Familia de refugiados de Siria “muy felices“ en Canadá
Familia de refugiados de Siria “muy felices“ en Canadá

Wahida y Hussein Bakour huyeron a Siria con sus hijos después de la brutal guerra civil comenzó hace cuatro años. Mohamad, 7, Malak, 6, Rahaf, 3, y dos niños gemelos Ali y Fawaz, 10, se encuentran en una casa en Toronto gracias a la ayuda de una iglesia de la congregación de Toronto.
El gobierno liberal ha estado trabajando para traer a miles de refugiados a Canadá durante las últimas semanas.

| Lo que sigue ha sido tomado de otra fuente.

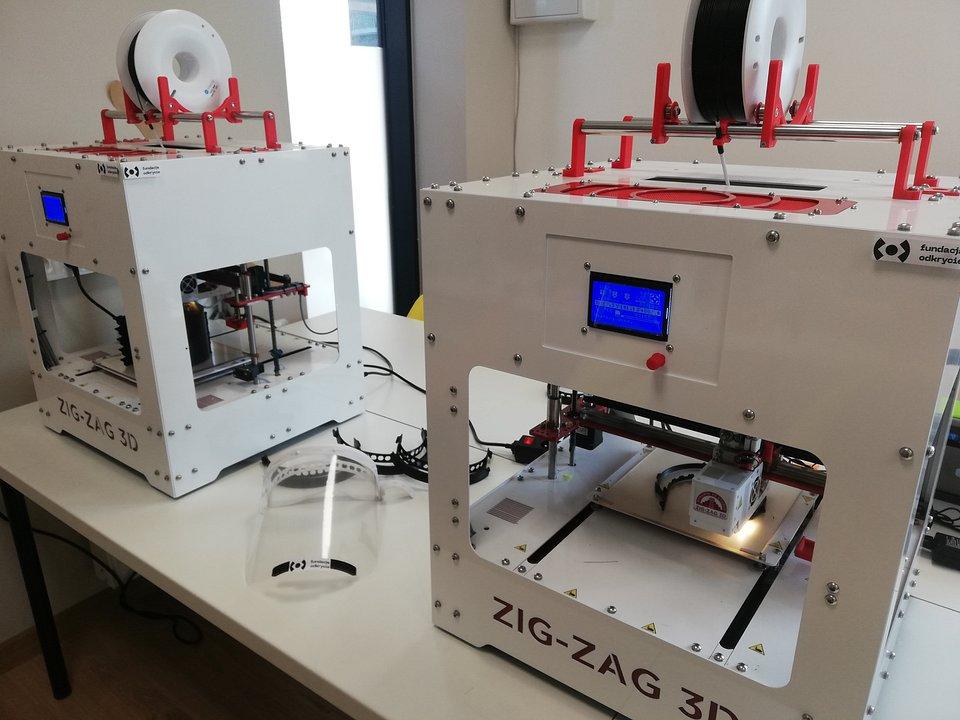 Drukarki 3D i wydrukowana przyłbica - fot. Fundacja Odkrycie.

TORONTO.- La familia Bakour ha estado en Toronto desde principios de diciembre, patrocinados por una congregación de la iglesia, con sus cinco hijos, de edades comprendidas entre tres y 10 años, riendo y jugando en el fondo,.. Hussein y Wahida Bakour , estaba abrumados y agradecidos por su nuevo hogar en el extremo este de la ciudad.
“Una vez que nos dimos cuenta de que estábamos llegando a Canadá, estábamos tan contentos… agradecemos a todos en Canadá por esto”, dijo Hussein Bakour, hablando a través de un intérprete de árabe voluntario.
“Nos sentimos muy agradecidos a Canada,” Wahida Bakour añadió, señalando a un plato de galletas en la mesa de café. ” Canadá nos dio la bienvenida aquí, nosotros que ni siquiera teniamos ni siquiera estas galletas para comer.”
Casa de tres dormitorios El Bakours , alquilada para ellos por la Iglesia Unida Metropolitana,.. “es un cambio drástico y fantástico, pasamos de estar en una tienda en un campo de refugiados , lleno de gente, sucio y fangoso a tener nuestro propio hogar.
“Había ratas por todo el lugar cuando estábamos durmiendo … a nuestro alrededor”, dijo su hijo Ali de 10años de edad.
Luego estaba la sensación de hambre que nunca se terminaba.
“Mi padre solía ir a la basura y recoger cosas … como el pan para poder alimentar a los niños”, dijo Wahida Bakour.
La familia salió de Siria poco después de la guerra civil comenzó hace cuatro años.
“Me fui de Siria, ya que atrapan la gente en la calle y los llevaban a la cárcel”, dijo Hussein Bakour. “Ellos hicieron esto a mí. Ellos … me metieron en la cárcel sin ningún delito cometido.”
Después de tres meses, Hussein Bakour dejó la prisión como un hombre roto, diciendo que era “como un loco”. Mientras él estaba encerrado, el resto de la familia vivía en el terror.
“Yo y los niños nos escondíamos debajo de las escaleras porque teníamos miedo de que nos llevaran, también,” Wahida Bakour recordó.
La pareja llevó a sus hijos a Damasco, huyendo, viajando de pueblo en pueblo en Siria. Pero no pudieron escapar del conflicto que se desencadenó en todo el país.
“Había aviones con bombas y fuego”
El gobierno liberal ha estado trabajando para traer a miles de refugiados a Canadá durante las últimas semanas.
La congregación Metropolitana Iglesia Unida, formó un comité para patrocinar familia de refugiados.
Los 22 miembros del comité trabajaron en todo, desde encontrar un hogar para la Bakours, para recogerlos en el aeropuerto…
Mucha gente quería donar artículos o ayudar de alguna manera, “Yo diría que es la compasión nuclear sin fronteras ni limitaciones.”
Miembro del Comité Sandra Hellyer dijo que cuando los miembros de la iglesia finalmente conocieron los Bakours, fue muy emotivo.
“Fue muy emocionante. Todos estábamos llorando,” dijo con una sonrisa.
“Ni siquiera esperamos encontrar a alguien para darnos la bienvenida en el aeropuerto”, dijo Wahida Bakour. “Nos sorprendió. La gente estaba sosteniendo pancartas.”
La familia guardo esa bandera, que dice “Bienvenido” en Inglés y árabe, para mostrar en su casa.
“Yo no puedo decir lo mucho que estamos contentos”, dijo Wahida Bakour. “Estamos comiendo, estamos durmiendo, estamos sonriendo y riendo … los niños están tratando de aprender Inglés y tratando de empezar a escribir sus nombres.”
Pero la ausencia de su padre – el hombre que cavó en la basura para conseguir comida para sus nietos – y su madrastra, dos hermanos y una hermana proyecta una sombra sobre la alegría de la familia. Todavía están en el campo de refugiados, esperando el día en que ellos también pueden encontrar asilo.
A Hussein y Wahida Bakour les preocupa que a pesar de que sus familiares se documentan como refugiados de la ONU, ellos se enfrentan a un período de espera de un año o más.
“Espero que Canadá los reciba a ellos también“.